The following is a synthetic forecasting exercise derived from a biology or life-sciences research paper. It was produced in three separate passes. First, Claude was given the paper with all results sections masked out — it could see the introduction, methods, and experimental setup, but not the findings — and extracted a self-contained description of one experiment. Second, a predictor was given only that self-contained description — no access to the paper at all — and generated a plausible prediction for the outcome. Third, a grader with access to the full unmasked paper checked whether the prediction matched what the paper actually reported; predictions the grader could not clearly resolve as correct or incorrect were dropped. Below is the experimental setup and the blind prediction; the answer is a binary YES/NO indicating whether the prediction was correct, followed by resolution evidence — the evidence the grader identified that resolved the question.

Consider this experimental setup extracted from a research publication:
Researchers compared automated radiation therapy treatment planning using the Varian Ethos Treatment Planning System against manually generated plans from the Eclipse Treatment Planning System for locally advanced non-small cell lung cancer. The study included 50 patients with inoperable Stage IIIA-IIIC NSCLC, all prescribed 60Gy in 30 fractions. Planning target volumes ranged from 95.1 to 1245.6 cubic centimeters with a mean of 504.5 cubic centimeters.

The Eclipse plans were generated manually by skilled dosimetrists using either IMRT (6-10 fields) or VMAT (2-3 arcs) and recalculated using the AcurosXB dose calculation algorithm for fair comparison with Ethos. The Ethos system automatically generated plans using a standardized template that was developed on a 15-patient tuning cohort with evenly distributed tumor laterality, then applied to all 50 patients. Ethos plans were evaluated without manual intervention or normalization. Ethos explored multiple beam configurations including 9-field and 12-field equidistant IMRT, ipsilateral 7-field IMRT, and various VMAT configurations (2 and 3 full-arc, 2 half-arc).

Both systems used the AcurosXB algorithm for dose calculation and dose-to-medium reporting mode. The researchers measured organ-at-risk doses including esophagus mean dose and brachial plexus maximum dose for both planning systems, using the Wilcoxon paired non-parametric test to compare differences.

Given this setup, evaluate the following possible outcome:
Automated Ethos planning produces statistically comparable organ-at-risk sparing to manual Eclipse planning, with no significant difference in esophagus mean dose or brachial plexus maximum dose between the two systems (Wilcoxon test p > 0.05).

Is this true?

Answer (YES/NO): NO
---
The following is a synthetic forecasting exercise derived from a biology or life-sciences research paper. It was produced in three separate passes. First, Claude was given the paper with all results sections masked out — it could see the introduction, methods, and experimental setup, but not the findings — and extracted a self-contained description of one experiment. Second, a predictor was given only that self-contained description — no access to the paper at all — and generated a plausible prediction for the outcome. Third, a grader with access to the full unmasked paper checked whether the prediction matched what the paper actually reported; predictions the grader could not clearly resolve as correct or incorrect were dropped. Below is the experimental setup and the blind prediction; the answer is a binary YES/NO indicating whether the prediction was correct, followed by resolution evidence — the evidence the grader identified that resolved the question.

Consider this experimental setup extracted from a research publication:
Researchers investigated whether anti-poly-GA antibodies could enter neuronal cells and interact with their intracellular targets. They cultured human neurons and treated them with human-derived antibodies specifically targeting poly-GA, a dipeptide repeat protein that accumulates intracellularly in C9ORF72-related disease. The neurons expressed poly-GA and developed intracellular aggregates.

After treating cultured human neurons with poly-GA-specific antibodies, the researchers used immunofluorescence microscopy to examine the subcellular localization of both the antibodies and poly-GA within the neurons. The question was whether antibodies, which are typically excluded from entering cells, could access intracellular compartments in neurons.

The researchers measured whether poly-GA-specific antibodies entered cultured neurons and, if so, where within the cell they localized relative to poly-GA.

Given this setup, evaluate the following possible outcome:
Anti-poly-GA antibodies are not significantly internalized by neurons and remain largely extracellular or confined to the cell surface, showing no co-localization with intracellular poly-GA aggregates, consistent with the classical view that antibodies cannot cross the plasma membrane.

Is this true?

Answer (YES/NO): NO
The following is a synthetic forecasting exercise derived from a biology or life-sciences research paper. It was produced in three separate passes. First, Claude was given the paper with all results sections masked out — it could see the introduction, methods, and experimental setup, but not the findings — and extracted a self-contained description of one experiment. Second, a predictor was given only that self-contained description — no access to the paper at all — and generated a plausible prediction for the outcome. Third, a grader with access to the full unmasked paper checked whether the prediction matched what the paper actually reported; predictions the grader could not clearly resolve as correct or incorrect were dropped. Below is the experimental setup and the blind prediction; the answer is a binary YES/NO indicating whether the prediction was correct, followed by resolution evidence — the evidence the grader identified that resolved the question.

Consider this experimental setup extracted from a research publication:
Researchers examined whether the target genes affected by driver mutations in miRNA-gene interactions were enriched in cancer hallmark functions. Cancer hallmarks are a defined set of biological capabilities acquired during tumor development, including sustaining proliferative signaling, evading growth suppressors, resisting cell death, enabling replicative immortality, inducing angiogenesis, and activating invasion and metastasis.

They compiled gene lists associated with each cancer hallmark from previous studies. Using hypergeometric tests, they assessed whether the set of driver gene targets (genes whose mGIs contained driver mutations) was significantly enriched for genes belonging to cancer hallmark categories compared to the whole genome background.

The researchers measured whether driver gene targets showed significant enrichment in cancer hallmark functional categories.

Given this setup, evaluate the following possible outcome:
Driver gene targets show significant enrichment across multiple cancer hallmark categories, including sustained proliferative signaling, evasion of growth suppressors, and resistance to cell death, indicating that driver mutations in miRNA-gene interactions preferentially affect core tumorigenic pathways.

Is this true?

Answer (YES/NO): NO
==
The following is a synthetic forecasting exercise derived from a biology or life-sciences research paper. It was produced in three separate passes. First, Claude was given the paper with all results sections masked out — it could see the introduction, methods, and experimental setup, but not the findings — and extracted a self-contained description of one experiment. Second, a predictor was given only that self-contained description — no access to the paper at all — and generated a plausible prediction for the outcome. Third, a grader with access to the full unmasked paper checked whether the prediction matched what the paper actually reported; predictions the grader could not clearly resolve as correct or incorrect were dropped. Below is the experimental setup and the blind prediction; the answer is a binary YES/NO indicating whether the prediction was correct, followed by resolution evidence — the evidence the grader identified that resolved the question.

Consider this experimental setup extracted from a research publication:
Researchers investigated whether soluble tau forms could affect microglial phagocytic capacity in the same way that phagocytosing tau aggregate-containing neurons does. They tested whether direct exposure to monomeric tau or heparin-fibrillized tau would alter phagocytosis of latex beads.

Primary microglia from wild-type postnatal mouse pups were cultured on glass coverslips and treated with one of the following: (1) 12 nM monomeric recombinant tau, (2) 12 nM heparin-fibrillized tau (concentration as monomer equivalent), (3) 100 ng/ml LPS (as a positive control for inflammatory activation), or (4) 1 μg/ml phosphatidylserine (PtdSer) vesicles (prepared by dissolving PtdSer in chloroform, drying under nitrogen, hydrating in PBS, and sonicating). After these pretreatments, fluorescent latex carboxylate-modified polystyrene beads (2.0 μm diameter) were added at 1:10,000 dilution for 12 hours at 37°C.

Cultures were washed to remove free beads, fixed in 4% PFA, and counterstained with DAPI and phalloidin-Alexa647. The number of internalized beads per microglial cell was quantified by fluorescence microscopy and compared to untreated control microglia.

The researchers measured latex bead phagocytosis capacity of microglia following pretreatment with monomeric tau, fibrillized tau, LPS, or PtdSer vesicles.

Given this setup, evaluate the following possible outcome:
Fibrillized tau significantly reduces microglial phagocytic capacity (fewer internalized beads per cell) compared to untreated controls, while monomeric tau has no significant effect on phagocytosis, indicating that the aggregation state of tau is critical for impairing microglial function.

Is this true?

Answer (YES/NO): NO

Problem requirements: Where a line of the material above holds the string "PtdSer", copy that line.

Output:
Primary microglia from wild-type postnatal mouse pups were cultured on glass coverslips and treated with one of the following: (1) 12 nM monomeric recombinant tau, (2) 12 nM heparin-fibrillized tau (concentration as monomer equivalent), (3) 100 ng/ml LPS (as a positive control for inflammatory activation), or (4) 1 μg/ml phosphatidylserine (PtdSer) vesicles (prepared by dissolving PtdSer in chloroform, drying under nitrogen, hydrating in PBS, and sonicating). After these pretreatments, fluorescent latex carboxylate-modified polystyrene beads (2.0 μm diameter) were added at 1:10,000 dilution for 12 hours at 37°C.
The researchers measured latex bead phagocytosis capacity of microglia following pretreatment with monomeric tau, fibrillized tau, LPS, or PtdSer vesicles.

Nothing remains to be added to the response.